- [HOW TO COMPLETE THIS TASK]: Print word for word the stretch of the passage below on Greta Thunberg and climate change from "Several weeks ago, I" through "us have suppressed.".

- [TEXT PASSAGE]:
---*---
Several weeks ago, I took a morning hike in Briones Regional Park. The landscape of golden hills dotted with majestic Valley Oaks slopes down to where John Muir, the engineer turned environmentalist, built his home. This Eden, like many others in California, is changing. Reaching the top of a hill, where grass and shrubs had been mowed for fire suppression, I watched the fog burn away, gradually revealing increasing numbers of dying trees in my hometown.
Later that day, Greta Thunberg spoke passionately, expressing intense anger and sadness, at the U.N. Climate Action Summit, imploring those in power to finally take meaningful action to stop climate change. As a child and adolescent psychiatrist, I was inspired by her ability to state facts that most of us have had difficulty acknowledging and to express feelings that many of us have suppressed.
Greta has been open about having Asperger’s Syndrome, even referring to it as her “superpower.” Individuals with Asperger’s syndrome, a form of high-functioning autism, perform better than average in science, math and engineering, which may explain their higher proportion among Silicon Valley computer engineers. But people with Asperger’s are less aware of social norms, which can often make life difficult to navigate.
---*---
(Dataset entries)
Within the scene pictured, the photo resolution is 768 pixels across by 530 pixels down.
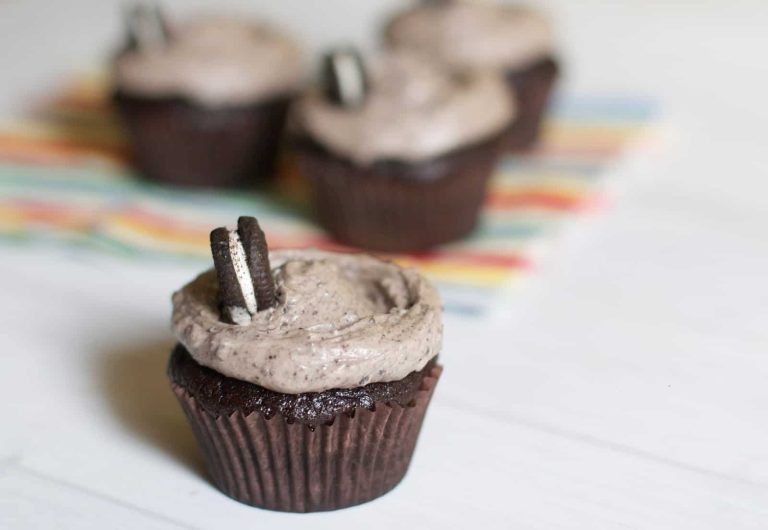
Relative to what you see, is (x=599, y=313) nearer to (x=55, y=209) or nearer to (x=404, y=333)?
(x=404, y=333)

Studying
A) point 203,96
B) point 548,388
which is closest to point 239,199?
point 203,96

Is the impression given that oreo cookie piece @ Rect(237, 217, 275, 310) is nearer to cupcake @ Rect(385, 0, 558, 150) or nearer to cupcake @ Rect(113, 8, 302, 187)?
cupcake @ Rect(113, 8, 302, 187)

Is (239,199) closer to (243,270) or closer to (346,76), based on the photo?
(346,76)

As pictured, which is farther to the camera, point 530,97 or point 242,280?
point 530,97

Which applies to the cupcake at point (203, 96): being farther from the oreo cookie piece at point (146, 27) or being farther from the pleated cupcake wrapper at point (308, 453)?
the pleated cupcake wrapper at point (308, 453)

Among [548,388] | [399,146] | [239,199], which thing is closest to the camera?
[548,388]
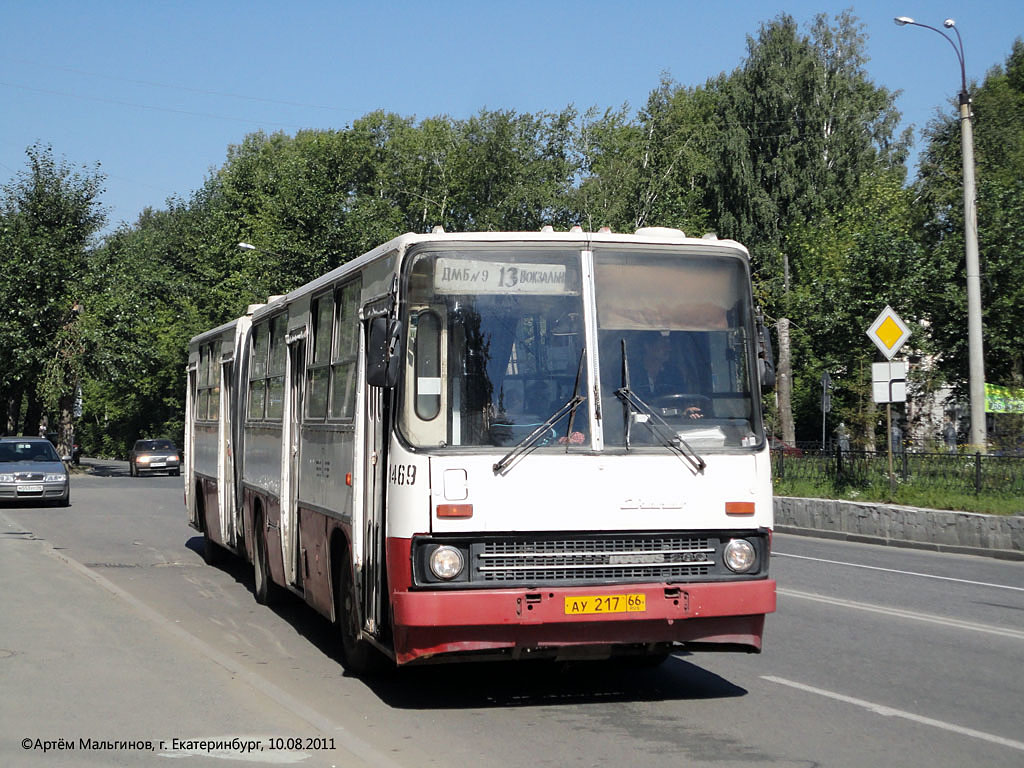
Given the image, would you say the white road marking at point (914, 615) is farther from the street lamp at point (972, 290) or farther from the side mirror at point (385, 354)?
the street lamp at point (972, 290)

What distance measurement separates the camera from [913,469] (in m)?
22.8

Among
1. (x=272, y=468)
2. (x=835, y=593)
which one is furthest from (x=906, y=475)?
(x=272, y=468)

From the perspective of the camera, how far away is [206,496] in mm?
17484

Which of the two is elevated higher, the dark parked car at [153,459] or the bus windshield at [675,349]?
the bus windshield at [675,349]

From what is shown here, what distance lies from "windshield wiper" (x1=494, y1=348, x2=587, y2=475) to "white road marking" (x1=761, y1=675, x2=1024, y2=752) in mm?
2374

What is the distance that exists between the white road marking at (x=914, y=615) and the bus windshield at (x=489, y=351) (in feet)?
16.5

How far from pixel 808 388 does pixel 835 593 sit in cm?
4700

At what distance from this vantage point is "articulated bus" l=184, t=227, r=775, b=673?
781cm

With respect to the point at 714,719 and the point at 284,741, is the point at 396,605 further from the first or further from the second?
the point at 714,719

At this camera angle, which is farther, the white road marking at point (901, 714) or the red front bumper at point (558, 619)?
the red front bumper at point (558, 619)

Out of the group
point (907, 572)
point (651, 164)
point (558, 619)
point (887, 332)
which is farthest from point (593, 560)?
point (651, 164)

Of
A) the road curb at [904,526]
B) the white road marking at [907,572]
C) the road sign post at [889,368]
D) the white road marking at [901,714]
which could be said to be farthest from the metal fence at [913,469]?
the white road marking at [901,714]

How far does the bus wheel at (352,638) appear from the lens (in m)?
9.20

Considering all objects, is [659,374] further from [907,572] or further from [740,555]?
[907,572]
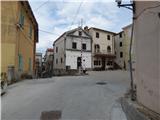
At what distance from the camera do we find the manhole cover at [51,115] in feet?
18.1

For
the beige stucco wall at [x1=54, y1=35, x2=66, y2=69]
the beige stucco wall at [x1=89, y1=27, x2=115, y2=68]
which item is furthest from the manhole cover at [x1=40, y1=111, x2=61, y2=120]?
the beige stucco wall at [x1=89, y1=27, x2=115, y2=68]

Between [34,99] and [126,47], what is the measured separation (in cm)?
3025

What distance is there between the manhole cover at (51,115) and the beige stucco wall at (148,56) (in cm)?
268

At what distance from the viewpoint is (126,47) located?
35.5 meters

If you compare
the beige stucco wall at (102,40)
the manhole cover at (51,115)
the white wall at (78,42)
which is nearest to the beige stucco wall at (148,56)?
the manhole cover at (51,115)

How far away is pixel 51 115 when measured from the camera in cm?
578

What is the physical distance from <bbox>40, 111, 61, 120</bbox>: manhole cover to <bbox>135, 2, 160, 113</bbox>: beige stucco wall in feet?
8.78

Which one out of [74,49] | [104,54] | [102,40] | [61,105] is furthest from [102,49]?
[61,105]

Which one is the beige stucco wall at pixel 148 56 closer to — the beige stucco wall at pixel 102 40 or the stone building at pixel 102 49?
the stone building at pixel 102 49

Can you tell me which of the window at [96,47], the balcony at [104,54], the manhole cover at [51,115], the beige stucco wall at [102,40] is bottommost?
the manhole cover at [51,115]

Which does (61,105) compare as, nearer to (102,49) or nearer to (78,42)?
(78,42)

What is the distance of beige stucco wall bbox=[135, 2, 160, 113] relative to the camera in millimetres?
4730

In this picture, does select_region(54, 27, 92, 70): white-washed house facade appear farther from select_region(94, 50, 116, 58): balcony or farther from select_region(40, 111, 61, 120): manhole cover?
select_region(40, 111, 61, 120): manhole cover

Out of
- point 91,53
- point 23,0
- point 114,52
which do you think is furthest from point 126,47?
point 23,0
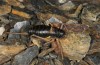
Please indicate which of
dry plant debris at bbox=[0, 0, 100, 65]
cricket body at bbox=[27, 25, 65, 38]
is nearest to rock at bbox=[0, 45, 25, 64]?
dry plant debris at bbox=[0, 0, 100, 65]

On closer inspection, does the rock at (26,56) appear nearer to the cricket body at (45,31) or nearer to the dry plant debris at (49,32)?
the dry plant debris at (49,32)

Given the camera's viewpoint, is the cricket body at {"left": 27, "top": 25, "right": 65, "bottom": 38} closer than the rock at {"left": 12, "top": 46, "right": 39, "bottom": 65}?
No

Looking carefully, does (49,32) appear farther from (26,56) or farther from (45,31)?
(26,56)

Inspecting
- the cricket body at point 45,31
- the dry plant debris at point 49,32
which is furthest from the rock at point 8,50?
the cricket body at point 45,31

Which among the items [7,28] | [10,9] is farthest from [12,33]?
[10,9]

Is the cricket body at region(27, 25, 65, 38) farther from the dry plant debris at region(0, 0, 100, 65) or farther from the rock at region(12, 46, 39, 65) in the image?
the rock at region(12, 46, 39, 65)
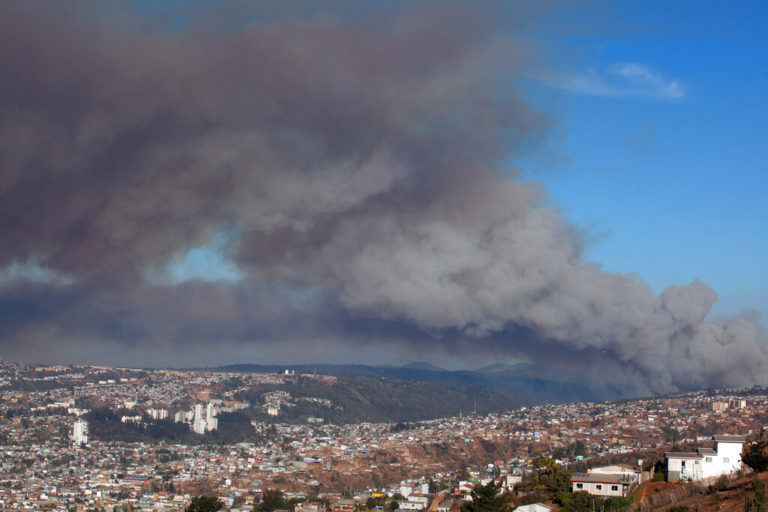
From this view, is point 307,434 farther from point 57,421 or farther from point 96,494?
point 96,494

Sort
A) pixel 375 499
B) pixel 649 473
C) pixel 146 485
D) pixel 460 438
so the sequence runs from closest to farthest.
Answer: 1. pixel 649 473
2. pixel 375 499
3. pixel 146 485
4. pixel 460 438

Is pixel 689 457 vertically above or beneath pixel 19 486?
above

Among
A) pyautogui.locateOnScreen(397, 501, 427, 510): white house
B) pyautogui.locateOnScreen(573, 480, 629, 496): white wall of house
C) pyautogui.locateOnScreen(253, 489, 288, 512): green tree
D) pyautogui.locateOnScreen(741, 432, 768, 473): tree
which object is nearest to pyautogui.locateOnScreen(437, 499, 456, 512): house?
pyautogui.locateOnScreen(397, 501, 427, 510): white house

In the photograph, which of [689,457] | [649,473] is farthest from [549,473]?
[689,457]

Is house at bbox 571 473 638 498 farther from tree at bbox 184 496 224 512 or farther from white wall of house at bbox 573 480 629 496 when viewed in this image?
tree at bbox 184 496 224 512

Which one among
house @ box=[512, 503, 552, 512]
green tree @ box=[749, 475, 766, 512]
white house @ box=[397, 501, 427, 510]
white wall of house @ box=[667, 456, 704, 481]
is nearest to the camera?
green tree @ box=[749, 475, 766, 512]

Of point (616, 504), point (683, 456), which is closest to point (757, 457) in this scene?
point (683, 456)

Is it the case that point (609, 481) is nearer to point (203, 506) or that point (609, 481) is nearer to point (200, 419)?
point (203, 506)
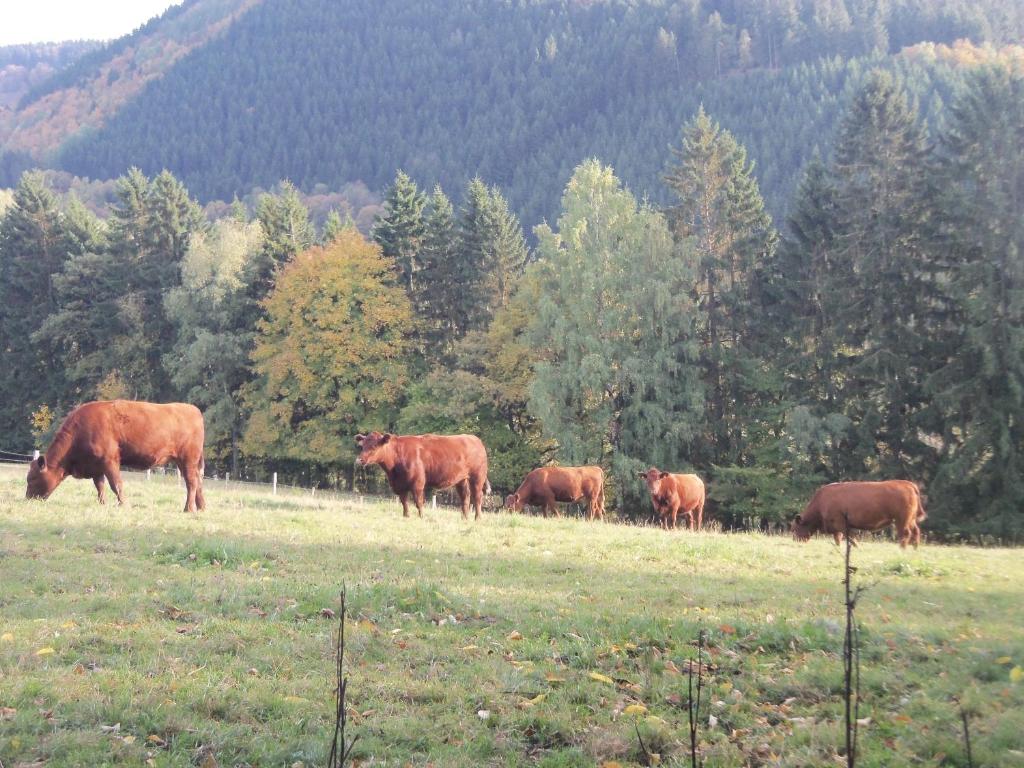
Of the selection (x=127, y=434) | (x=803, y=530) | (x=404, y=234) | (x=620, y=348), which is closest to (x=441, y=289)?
(x=404, y=234)

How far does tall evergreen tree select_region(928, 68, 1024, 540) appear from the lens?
28.5 m

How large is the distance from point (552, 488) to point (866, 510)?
979 centimetres

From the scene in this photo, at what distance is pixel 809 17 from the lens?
---*---
- [OUTPUT FOR THIS EXERCISE]:
Several weeks ago, I took a morning hike in Briones Regional Park. The landscape of golden hills dotted with majestic Valley Oaks slopes down to where John Muir, the engineer turned environmentalist, built his home. This Eden, like many others in California, is changing. Reaching the top of a hill, where grass and shrubs had been mowed for fire suppression, I watched the fog burn away, gradually revealing increasing numbers of dying trees in my hometown.
Later that day, Greta Thunberg spoke passionately, expressing intense anger and sadness, at the U.N. Climate Action Summit, imploring those in power to finally take meaningful action to stop climate change. As a child and adolescent psychiatrist, I was inspired by her ability to state facts that most of us have had difficulty acknowledging and to express feelings that many of us have suppressed.